» What is expected
In the records below, find the line holding "Скриншот к файлу: <b>Flash Lite</b>" and the line holding "Купить Волшебные окошки.". Set down both, with every line between them, exactly.

» Material provided
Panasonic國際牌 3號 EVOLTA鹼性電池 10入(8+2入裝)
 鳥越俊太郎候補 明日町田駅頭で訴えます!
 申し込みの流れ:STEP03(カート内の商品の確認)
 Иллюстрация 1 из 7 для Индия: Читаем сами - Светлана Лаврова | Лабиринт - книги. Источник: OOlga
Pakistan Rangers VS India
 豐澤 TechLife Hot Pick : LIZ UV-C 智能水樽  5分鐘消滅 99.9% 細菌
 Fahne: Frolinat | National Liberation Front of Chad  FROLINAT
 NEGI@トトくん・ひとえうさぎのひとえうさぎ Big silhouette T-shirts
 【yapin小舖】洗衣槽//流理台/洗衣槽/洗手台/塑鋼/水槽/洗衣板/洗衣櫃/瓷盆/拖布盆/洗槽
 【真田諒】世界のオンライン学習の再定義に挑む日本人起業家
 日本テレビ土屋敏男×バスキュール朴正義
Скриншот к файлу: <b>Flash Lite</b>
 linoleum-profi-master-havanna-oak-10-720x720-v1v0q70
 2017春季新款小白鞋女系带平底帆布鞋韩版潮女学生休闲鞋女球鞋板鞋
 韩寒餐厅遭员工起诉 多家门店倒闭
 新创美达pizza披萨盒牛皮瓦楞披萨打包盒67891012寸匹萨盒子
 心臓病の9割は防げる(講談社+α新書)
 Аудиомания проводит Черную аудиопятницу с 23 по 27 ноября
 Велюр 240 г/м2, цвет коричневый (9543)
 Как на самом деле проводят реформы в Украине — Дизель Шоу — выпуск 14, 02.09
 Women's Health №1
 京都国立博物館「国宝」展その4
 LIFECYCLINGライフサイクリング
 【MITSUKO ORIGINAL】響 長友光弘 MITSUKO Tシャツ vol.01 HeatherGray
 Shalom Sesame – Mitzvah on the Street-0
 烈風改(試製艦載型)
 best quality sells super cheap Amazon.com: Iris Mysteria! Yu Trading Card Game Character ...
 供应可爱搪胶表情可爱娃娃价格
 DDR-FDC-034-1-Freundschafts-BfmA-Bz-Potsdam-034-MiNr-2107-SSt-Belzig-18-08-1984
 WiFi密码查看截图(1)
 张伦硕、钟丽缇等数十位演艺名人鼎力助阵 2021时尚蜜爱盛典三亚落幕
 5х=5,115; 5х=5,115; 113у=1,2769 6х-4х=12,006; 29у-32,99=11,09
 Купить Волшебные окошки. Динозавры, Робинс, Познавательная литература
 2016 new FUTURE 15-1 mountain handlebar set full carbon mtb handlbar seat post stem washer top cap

» Answer section
Скриншот к файлу: <b>Flash Lite</b>
 linoleum-profi-master-havanna-oak-10-720x720-v1v0q70
 2017春季新款小白鞋女系带平底帆布鞋韩版潮女学生休闲鞋女球鞋板鞋
 韩寒餐厅遭员工起诉 多家门店倒闭
 新创美达pizza披萨盒牛皮瓦楞披萨打包盒67891012寸匹萨盒子
 心臓病の9割は防げる(講談社+α新書)
 Аудиомания проводит Черную аудиопятницу с 23 по 27 ноября
 Велюр 240 г/м2, цвет коричневый (9543)
 Как на самом деле проводят реформы в Украине — Дизель Шоу — выпуск 14, 02.09
 Women's Health №1
 京都国立博物館「国宝」展その4
 LIFECYCLINGライフサイクリング
 【MITSUKO ORIGINAL】響 長友光弘 MITSUKO Tシャツ vol.01 HeatherGray
 Shalom Sesame – Mitzvah on the Street-0
 烈風改(試製艦載型)
 best quality sells super cheap Amazon.com: Iris Mysteria! Yu Trading Card Game Character ...
 供应可爱搪胶表情可爱娃娃价格
 DDR-FDC-034-1-Freundschafts-BfmA-Bz-Potsdam-034-MiNr-2107-SSt-Belzig-18-08-1984
 WiFi密码查看截图(1)
 张伦硕、钟丽缇等数十位演艺名人鼎力助阵 2021时尚蜜爱盛典三亚落幕
 5х=5,115; 5х=5,115; 113у=1,2769 6х-4х=12,006; 29у-32,99=11,09
 Купить Волшебные окошки. Динозавры, Робинс, Познавательная литература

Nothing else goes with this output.